##### Trecho do texto

38. A lei impõe, pois, como critério e base essencial da fundamentação da decisão em matéria de facto, o «exame crítico das provas», mas não define, nem expressa elementos sobre algum modelo de integração da noção.
39. O rigor e a suficiência do exame crítico têm de ser aferidos por critérios de razoabilidade, sendo fundamental que permita exteriorizar as razões da decisão e o processo lógico, racional e intelectual que lhe serviu de suporte, vide Acs. do STJ de 17.03.2004, Proc. n° 4026/03; de 07.02.2002, Proc. n° 3998/00 e de 12.04.2000, Proc. n° 141/00.
40. A obrigatoriedade de indicação das provas que serviram para formar a convicção do tribunal e do seu exame crítico, destina-se, pois, a garantir que na sentença se seguiu um procedimento de convicção lógico e racional na apreciação das provas, e que a decisão sobre a matéria de facto não é arbitrária, dominada pelas impressões, ou afastada do sentido determinado pelas regras da experiência.
41. Para cumprimento daquele requisito não se satisfaz a lei com a mera enumeração dos meios de prova produzidos na audiência de julgamento e dos que serviram para fundamentar a sentença Acs. do Tribunal Constitucional n°s 680/98 e 636/99.

##########

Objetivo a:
De acordo com o trecho do texto, por que critérios devem ser aferidos o rigor e a suficiência do exame crítico?

##### Registros da tarefa

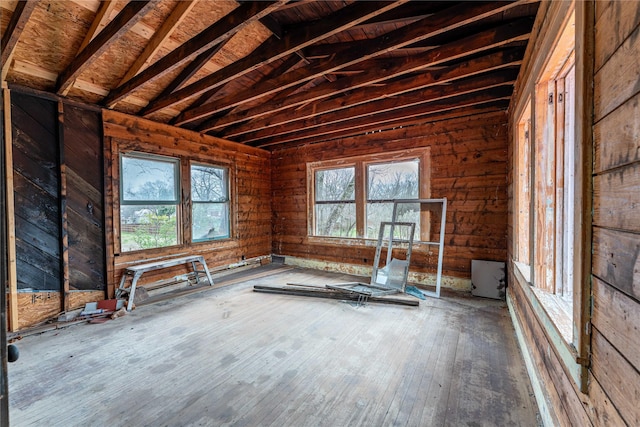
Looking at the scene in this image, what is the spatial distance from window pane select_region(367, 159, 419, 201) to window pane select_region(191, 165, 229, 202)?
8.80 ft

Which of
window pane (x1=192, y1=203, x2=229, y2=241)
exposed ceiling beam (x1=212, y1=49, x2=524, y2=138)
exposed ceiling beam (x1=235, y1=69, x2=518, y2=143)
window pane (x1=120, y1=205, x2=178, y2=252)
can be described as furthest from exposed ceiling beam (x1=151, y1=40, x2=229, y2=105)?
window pane (x1=192, y1=203, x2=229, y2=241)

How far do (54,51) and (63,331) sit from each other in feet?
9.31

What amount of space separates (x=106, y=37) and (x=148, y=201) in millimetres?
2416

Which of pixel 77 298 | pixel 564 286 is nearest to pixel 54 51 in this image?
pixel 77 298

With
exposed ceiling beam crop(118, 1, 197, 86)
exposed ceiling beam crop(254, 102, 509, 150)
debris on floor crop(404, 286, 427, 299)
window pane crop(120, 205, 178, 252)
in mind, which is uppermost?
exposed ceiling beam crop(118, 1, 197, 86)

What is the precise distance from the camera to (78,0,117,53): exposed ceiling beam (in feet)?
7.98

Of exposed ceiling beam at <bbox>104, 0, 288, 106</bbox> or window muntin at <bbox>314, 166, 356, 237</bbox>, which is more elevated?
exposed ceiling beam at <bbox>104, 0, 288, 106</bbox>

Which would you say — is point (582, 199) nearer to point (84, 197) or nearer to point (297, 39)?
point (297, 39)

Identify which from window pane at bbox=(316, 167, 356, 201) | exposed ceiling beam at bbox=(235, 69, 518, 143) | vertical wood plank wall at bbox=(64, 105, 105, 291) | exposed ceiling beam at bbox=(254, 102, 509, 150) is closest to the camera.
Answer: exposed ceiling beam at bbox=(235, 69, 518, 143)

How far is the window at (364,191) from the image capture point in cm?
481

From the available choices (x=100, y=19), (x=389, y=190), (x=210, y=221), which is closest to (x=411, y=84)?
(x=389, y=190)

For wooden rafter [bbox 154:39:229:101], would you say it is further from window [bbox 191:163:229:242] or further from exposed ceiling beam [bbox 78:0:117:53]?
window [bbox 191:163:229:242]

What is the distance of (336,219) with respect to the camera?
19.0 feet

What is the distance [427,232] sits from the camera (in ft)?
15.3
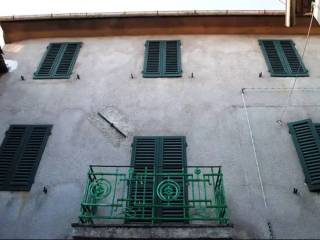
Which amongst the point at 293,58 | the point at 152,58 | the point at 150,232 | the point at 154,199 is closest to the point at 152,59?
the point at 152,58

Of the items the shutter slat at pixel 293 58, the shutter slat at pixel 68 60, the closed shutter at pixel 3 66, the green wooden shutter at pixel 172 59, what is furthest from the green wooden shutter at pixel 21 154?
the shutter slat at pixel 293 58

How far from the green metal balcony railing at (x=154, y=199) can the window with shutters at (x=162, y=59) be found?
338 centimetres

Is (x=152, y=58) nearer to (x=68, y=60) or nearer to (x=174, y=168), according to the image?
(x=68, y=60)

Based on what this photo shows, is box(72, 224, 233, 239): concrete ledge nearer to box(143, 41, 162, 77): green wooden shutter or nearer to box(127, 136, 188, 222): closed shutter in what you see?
box(127, 136, 188, 222): closed shutter

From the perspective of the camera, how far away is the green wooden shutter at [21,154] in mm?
8258

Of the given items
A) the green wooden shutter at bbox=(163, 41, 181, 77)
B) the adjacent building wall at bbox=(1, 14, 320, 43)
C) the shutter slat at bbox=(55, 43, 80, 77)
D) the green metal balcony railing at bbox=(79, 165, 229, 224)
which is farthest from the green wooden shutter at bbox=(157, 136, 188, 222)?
the adjacent building wall at bbox=(1, 14, 320, 43)

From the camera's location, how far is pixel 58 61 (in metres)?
11.6

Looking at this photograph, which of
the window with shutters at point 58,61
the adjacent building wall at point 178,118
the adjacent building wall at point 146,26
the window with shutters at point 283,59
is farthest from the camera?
the adjacent building wall at point 146,26

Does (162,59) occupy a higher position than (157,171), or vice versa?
(162,59)

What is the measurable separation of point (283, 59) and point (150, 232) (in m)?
6.82

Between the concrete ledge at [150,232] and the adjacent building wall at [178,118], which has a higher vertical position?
the adjacent building wall at [178,118]

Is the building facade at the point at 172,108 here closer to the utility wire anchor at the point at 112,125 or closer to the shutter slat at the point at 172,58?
the utility wire anchor at the point at 112,125

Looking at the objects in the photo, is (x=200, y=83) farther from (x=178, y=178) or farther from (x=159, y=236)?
(x=159, y=236)

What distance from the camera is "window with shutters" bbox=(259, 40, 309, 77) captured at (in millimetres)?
10727
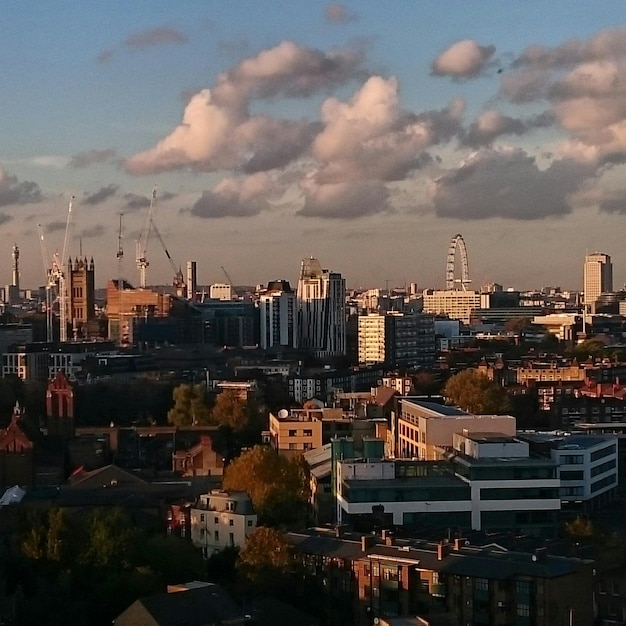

##########

Objetivo b:
Apresente como lista numerada as linhas dos registros que vão da linha com "Looking at the objects" até o fim dos registros. Omita as linhas em branco e as imagens.

Resposta completa a:
Por critérios de razoabilidade.

Resposta completa b:
1. Looking at the objects in the photo, is (x=200, y=83) farther from (x=178, y=178) or farther from (x=159, y=236)?
2. (x=159, y=236)
3. What distance from the camera is "window with shutters" bbox=(259, 40, 309, 77) captured at (in millimetres)?
4. 10727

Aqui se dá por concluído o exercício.